It will be understood that when an element is referred to as being "secured to" or "disposed on" another element, it can be directly on the other element or intervening elements may also be present. When an element is referred to as being "connected" to another element, it can be directly connected to the other element or intervening elements may also be present. The terms "vertical," "horizontal," "upper," "lower," "left," "right," and the like as used herein are for illustrative purposes only and do not denote a unique embodiment.

Referring to fig. 1, 2, 4, 5 and 7, the present invention provides a light module heat dissipation structure 100. The optical module heat dissipation structure 100 is applied to a network card device, and is used for dissipating heat of the optical module body 111 to reduce the temperature of the optical module body 111 and ensure the usability of the network card device. Of course, in other embodiments of the present invention, the optical module heat dissipation structure 100 may be applied to heat dissipation of other electronic devices, so as to ensure the performance of the electronic devices. In the present invention, the optical module heat dissipation structure 100 is used to dissipate heat of the optical module body 111 for example, and the heat dissipation principle of the optical module heat dissipation structure 100 for other electronic devices is substantially the same as the heat dissipation principle for the optical module body 111, which is not described herein again.

It can be understood that, at present, no radiator is configured for the optical module of the optical port OCP network card, and if the radiator of the standard network card is adopted to radiate heat to the optical module, the overall height of the optical module is increased after the radiator is arranged on the optical module, and the optical port OCP network card (Open computer Project NIC) in a smaller space cannot be used.

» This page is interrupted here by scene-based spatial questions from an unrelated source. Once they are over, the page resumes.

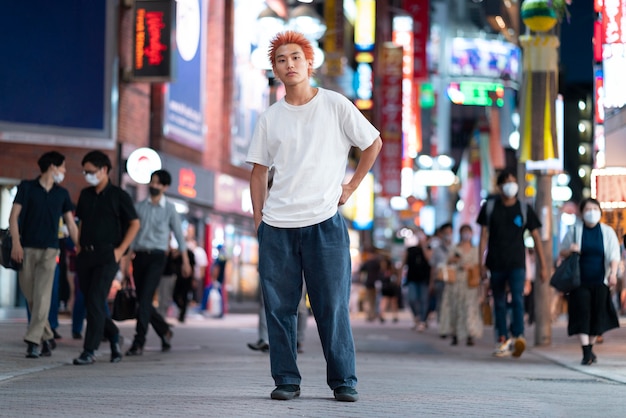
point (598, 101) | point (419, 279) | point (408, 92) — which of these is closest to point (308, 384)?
point (598, 101)

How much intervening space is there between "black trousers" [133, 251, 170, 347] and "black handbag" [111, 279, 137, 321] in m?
0.27

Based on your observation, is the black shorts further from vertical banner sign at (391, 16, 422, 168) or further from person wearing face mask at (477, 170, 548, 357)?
vertical banner sign at (391, 16, 422, 168)

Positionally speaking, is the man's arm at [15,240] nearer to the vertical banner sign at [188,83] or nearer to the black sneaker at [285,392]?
the black sneaker at [285,392]

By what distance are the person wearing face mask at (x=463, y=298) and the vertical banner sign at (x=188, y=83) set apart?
1150cm

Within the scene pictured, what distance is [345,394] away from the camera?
7.73m

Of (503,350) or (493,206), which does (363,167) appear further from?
(503,350)

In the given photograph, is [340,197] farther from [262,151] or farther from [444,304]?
[444,304]

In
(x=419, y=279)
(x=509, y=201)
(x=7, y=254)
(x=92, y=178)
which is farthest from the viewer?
(x=419, y=279)

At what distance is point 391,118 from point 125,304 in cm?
3467

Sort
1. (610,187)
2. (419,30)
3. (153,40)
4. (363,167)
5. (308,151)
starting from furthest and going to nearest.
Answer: (419,30), (153,40), (610,187), (363,167), (308,151)

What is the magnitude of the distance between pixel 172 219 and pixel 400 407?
6.86m

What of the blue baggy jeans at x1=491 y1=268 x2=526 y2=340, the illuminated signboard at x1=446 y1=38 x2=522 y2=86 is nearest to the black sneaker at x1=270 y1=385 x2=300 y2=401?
the blue baggy jeans at x1=491 y1=268 x2=526 y2=340

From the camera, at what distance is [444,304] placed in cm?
1939

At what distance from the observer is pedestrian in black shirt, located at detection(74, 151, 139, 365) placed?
1159 centimetres
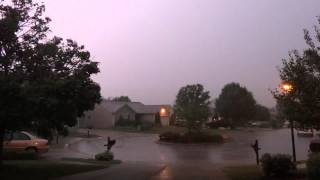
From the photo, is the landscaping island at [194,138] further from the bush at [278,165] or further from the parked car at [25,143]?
the bush at [278,165]

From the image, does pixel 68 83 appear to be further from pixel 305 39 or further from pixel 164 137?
pixel 164 137

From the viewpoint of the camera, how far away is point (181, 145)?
155 feet

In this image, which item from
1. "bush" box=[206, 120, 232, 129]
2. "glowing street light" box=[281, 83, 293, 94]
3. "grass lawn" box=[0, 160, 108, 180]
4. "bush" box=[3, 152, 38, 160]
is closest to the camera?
"glowing street light" box=[281, 83, 293, 94]

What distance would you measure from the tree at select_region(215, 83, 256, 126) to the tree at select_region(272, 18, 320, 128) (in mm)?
86632

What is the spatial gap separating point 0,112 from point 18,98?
0.64 meters

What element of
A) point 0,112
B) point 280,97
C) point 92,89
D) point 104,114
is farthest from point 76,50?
point 104,114

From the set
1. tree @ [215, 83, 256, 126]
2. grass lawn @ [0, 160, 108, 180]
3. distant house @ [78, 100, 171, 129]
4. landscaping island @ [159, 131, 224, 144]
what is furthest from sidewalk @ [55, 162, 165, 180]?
tree @ [215, 83, 256, 126]

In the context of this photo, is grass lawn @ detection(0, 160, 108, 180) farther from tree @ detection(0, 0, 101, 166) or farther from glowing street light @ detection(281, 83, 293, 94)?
glowing street light @ detection(281, 83, 293, 94)

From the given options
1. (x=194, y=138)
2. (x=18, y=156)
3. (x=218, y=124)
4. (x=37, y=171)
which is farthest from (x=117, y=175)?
(x=218, y=124)

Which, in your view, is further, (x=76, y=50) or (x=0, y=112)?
(x=76, y=50)

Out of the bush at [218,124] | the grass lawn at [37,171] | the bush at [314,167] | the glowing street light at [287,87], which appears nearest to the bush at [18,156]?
the grass lawn at [37,171]

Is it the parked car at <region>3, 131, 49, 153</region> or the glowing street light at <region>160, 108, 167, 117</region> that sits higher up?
the glowing street light at <region>160, 108, 167, 117</region>

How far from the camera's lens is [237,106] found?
341ft

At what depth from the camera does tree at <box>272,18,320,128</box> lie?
52.1 ft
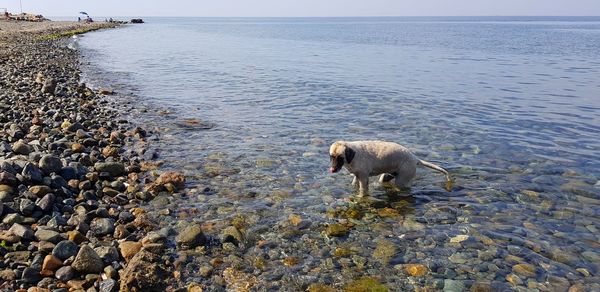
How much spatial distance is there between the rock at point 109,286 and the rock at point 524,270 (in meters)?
5.57

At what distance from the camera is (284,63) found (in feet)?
122

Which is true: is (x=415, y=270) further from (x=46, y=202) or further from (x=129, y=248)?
(x=46, y=202)

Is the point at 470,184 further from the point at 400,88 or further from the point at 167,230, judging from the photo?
the point at 400,88

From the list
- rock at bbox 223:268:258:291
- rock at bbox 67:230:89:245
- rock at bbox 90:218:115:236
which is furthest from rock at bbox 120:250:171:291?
rock at bbox 90:218:115:236

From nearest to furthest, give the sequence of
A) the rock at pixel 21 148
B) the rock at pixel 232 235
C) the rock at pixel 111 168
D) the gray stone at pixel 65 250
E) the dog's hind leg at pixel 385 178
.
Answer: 1. the gray stone at pixel 65 250
2. the rock at pixel 232 235
3. the rock at pixel 111 168
4. the rock at pixel 21 148
5. the dog's hind leg at pixel 385 178

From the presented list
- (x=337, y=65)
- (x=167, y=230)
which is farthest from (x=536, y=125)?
(x=337, y=65)

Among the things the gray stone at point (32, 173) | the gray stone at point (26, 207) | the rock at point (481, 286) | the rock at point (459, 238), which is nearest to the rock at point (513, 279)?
the rock at point (481, 286)

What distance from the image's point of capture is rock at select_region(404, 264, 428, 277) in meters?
6.64

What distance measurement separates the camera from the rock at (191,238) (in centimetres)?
704

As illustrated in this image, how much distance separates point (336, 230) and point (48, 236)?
4.44m

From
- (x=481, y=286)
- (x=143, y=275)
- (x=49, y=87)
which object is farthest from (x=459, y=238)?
(x=49, y=87)

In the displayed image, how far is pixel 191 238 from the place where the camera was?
7.08 m

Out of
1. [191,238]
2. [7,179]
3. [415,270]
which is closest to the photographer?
[415,270]

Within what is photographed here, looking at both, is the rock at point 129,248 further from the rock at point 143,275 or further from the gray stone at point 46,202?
the gray stone at point 46,202
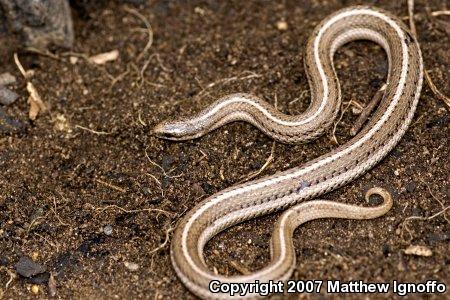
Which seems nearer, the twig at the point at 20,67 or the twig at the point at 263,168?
the twig at the point at 263,168

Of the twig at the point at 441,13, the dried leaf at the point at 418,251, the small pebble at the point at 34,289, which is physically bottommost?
the small pebble at the point at 34,289

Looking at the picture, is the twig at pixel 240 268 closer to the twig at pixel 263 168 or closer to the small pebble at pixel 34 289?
the twig at pixel 263 168

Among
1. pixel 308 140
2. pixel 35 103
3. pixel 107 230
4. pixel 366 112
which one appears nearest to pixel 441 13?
pixel 366 112

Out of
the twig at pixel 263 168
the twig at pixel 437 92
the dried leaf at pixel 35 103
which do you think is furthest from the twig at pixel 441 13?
the dried leaf at pixel 35 103

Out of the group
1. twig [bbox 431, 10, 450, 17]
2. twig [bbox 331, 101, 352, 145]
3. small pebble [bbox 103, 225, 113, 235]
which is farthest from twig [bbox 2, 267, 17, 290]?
twig [bbox 431, 10, 450, 17]

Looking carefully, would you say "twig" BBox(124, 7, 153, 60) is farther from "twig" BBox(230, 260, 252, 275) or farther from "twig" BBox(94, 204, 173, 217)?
"twig" BBox(230, 260, 252, 275)

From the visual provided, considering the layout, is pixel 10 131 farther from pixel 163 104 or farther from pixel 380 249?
pixel 380 249
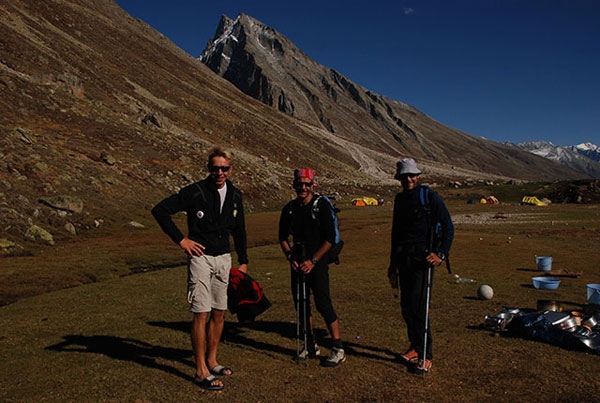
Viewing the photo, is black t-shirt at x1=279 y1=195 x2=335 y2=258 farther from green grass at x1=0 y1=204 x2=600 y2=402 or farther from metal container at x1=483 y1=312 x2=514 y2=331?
metal container at x1=483 y1=312 x2=514 y2=331

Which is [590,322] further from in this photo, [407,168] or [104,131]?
[104,131]

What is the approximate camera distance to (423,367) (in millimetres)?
7168

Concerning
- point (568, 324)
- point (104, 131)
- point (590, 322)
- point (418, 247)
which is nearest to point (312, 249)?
point (418, 247)

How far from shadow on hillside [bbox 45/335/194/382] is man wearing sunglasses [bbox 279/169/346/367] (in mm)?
2287

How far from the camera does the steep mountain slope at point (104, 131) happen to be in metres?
32.0

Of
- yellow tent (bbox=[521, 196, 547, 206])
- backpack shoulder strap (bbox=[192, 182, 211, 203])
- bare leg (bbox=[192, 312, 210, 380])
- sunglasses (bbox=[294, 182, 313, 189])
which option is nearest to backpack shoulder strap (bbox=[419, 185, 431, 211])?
sunglasses (bbox=[294, 182, 313, 189])

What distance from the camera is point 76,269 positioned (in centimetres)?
1922

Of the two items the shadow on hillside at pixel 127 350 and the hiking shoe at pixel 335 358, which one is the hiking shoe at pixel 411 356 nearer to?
the hiking shoe at pixel 335 358

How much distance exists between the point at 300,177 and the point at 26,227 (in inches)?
946

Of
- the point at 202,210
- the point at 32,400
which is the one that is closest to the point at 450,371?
the point at 202,210

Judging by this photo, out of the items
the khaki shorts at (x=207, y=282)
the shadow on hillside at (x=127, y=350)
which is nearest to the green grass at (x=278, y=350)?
the shadow on hillside at (x=127, y=350)

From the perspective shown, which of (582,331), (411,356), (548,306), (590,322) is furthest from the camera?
(548,306)

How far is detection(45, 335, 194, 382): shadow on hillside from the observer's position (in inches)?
311

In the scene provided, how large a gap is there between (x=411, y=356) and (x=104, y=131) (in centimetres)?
5175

Therefore, the present invention provides a novel optical module heat dissipation structure 100, and the optical module heat dissipation structure 100 has a small overall height, can be applied to a small space, and can ensure a heat dissipation effect. The specific structure of the optical module heat dissipation structure 100 is described in detail below.

Referring to fig. 1, 2, 4, 5 and 7, in an embodiment, an optical module heat dissipation structure 100 includes an optical module body 111, a mounting case 112 and a heat dissipation assembly 120. The mounting housing 112 covers the optical module body 111, and an opening 1121 is formed in the top of the mounting housing 112. The heat sink 120 is partially disposed on the top of the mounting housing 112, passes through the opening 1121, is thermally connected to the optical module body 111, is partially disposed on the side of the mounting housing 112, and extends along the height direction of the mounting housing 112.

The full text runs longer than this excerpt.